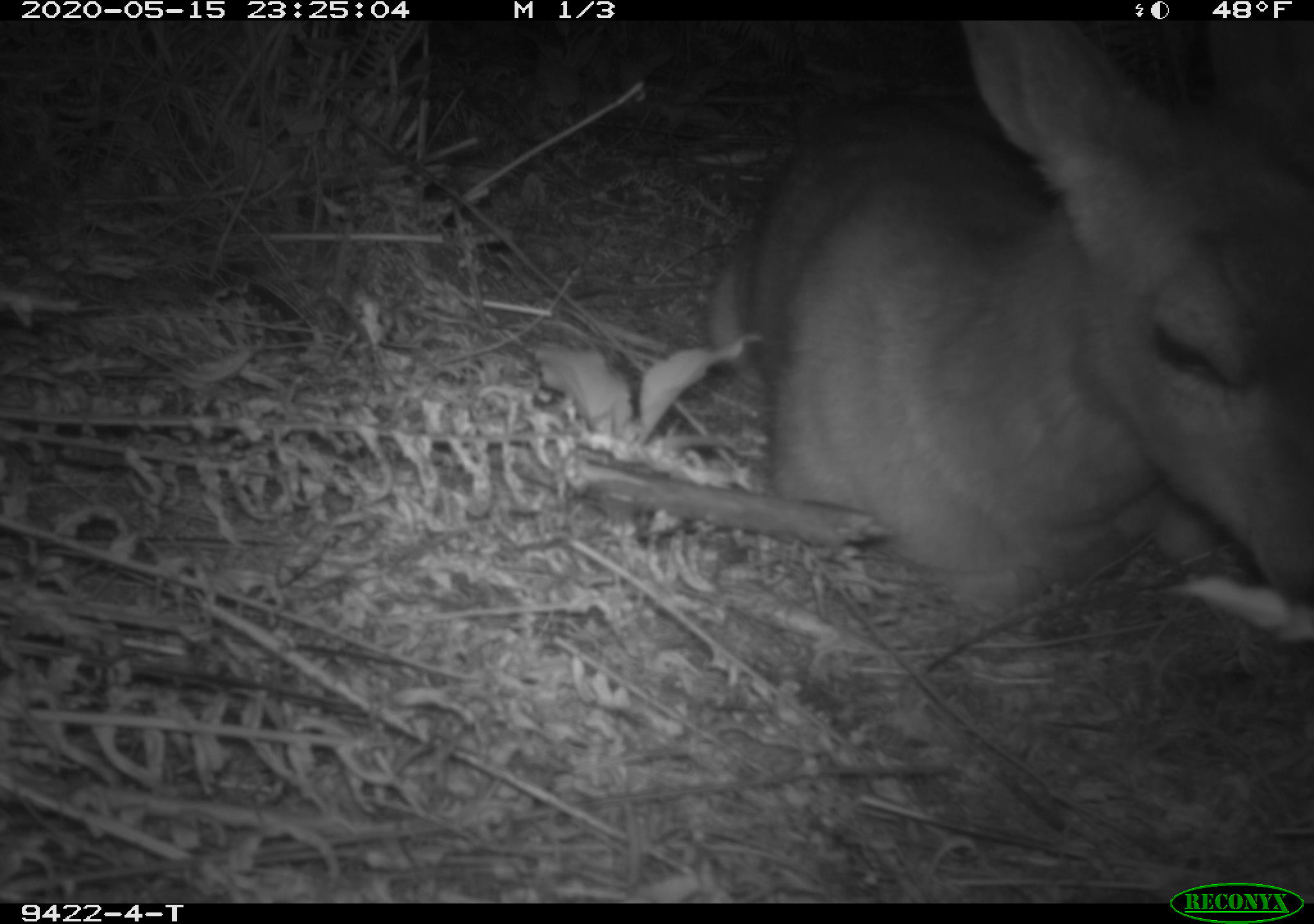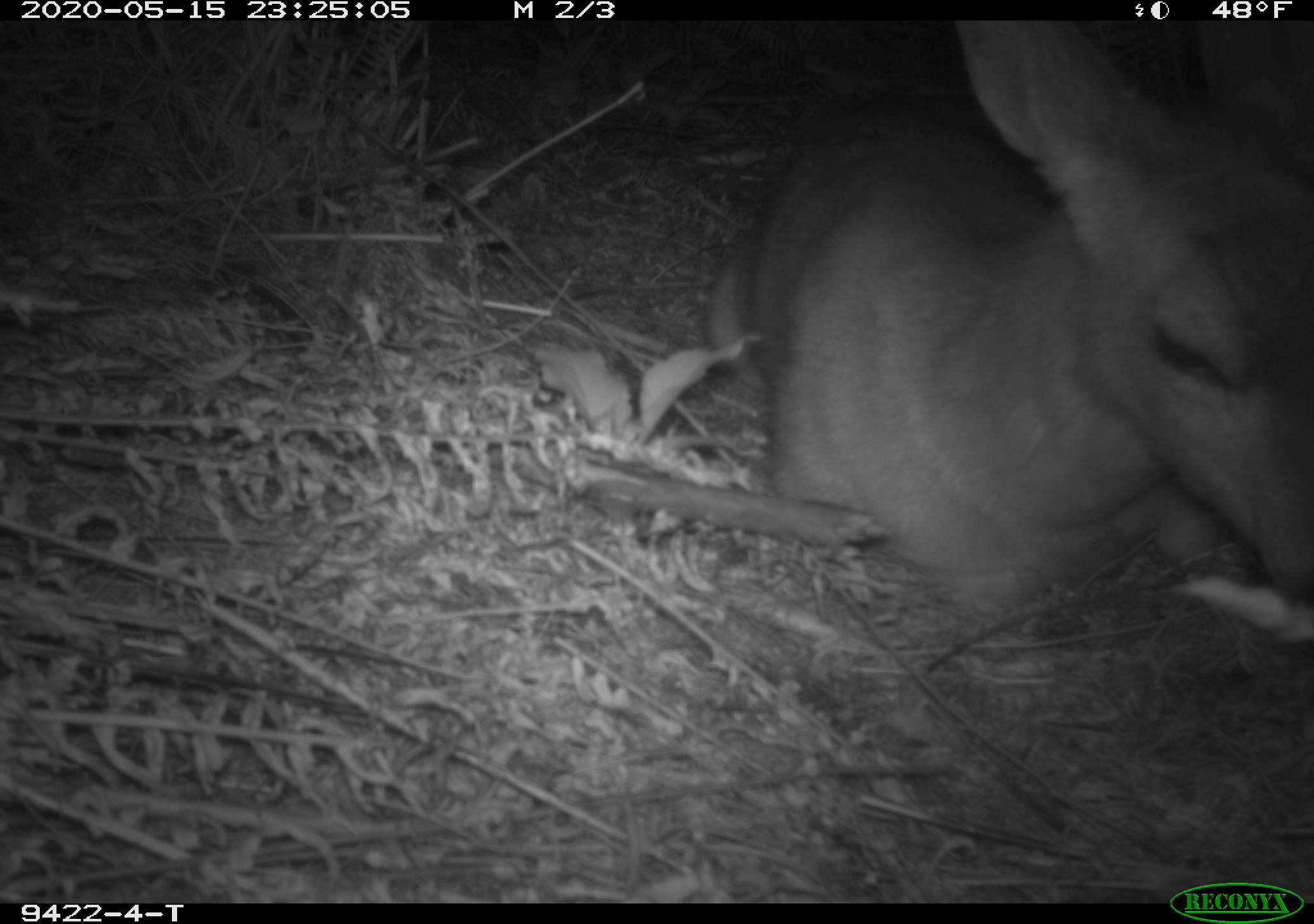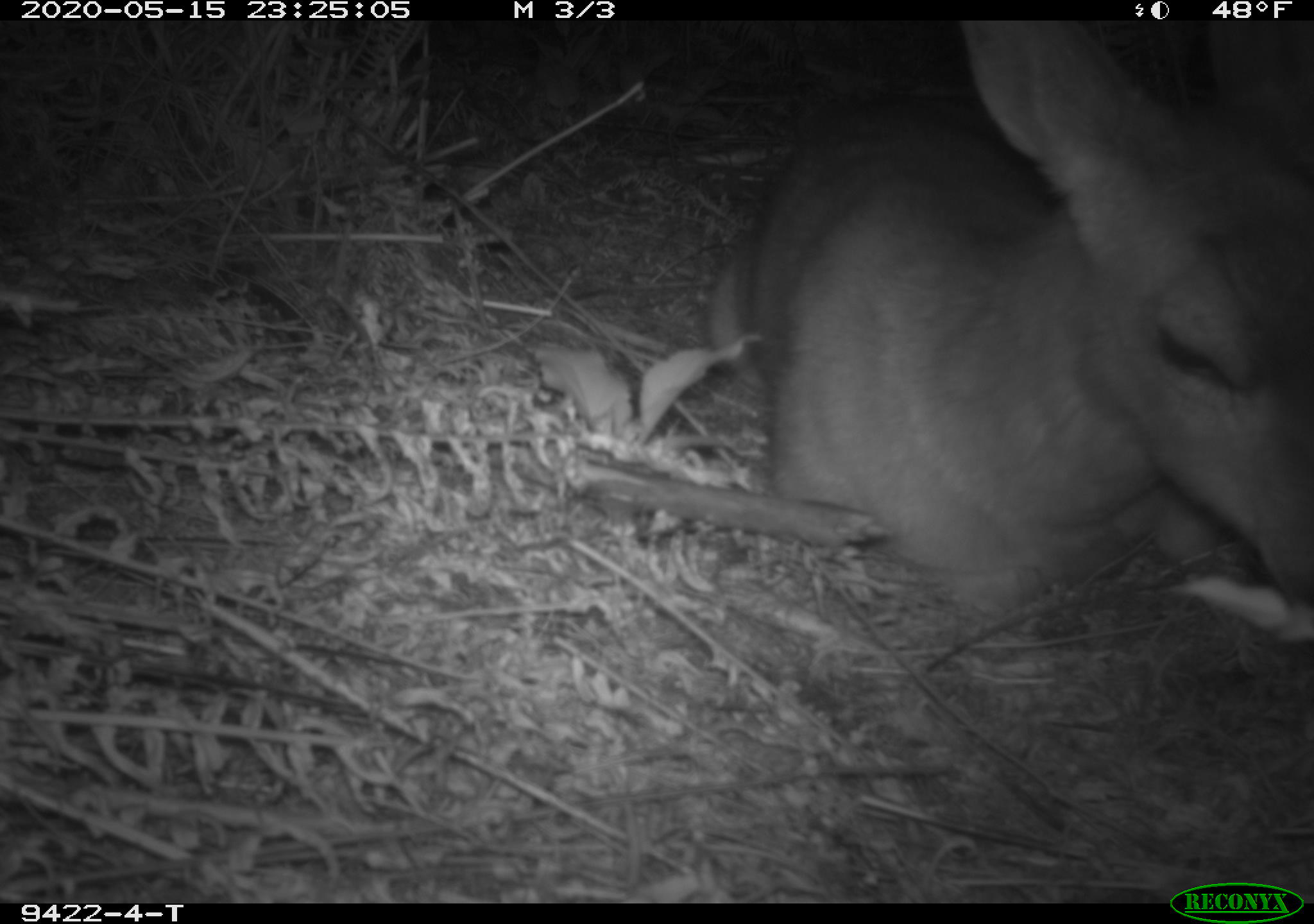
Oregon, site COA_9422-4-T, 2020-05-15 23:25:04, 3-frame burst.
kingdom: Animalia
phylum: Chordata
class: Mammalia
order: Artiodactyla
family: Cervidae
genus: Odocoileus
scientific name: Odocoileus hemionus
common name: black-tailed deer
Black-tailed deer (Odocoileus hemionus).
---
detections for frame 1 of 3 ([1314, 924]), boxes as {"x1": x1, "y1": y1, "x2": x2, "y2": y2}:
black-tailed deer: {"x1": 685, "y1": 35, "x2": 1307, "y2": 614}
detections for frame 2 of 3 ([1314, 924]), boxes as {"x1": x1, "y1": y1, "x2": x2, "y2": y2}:
black-tailed deer: {"x1": 691, "y1": 33, "x2": 1311, "y2": 636}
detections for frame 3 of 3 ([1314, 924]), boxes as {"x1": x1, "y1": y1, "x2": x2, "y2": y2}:
black-tailed deer: {"x1": 693, "y1": 24, "x2": 1309, "y2": 625}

* **Directions**: Here the job is to print all the data exactly, skipping any image.

* **Expected answer**:
Oregon, site COA_9422-4-T, 2020-05-15 23:25:04, 3-frame burst.
kingdom: Animalia
phylum: Chordata
class: Mammalia
order: Artiodactyla
family: Cervidae
genus: Odocoileus
scientific name: Odocoileus hemionus
common name: black-tailed deer
Black-tailed deer (Odocoileus hemionus).
---
detections for frame 1 of 3 ([1314, 924]), boxes as {"x1": x1, "y1": y1, "x2": x2, "y2": y2}:
black-tailed deer: {"x1": 685, "y1": 35, "x2": 1307, "y2": 614}
detections for frame 2 of 3 ([1314, 924]), boxes as {"x1": x1, "y1": y1, "x2": x2, "y2": y2}:
black-tailed deer: {"x1": 691, "y1": 33, "x2": 1311, "y2": 636}
detections for frame 3 of 3 ([1314, 924]), boxes as {"x1": x1, "y1": y1, "x2": x2, "y2": y2}:
black-tailed deer: {"x1": 693, "y1": 24, "x2": 1309, "y2": 625}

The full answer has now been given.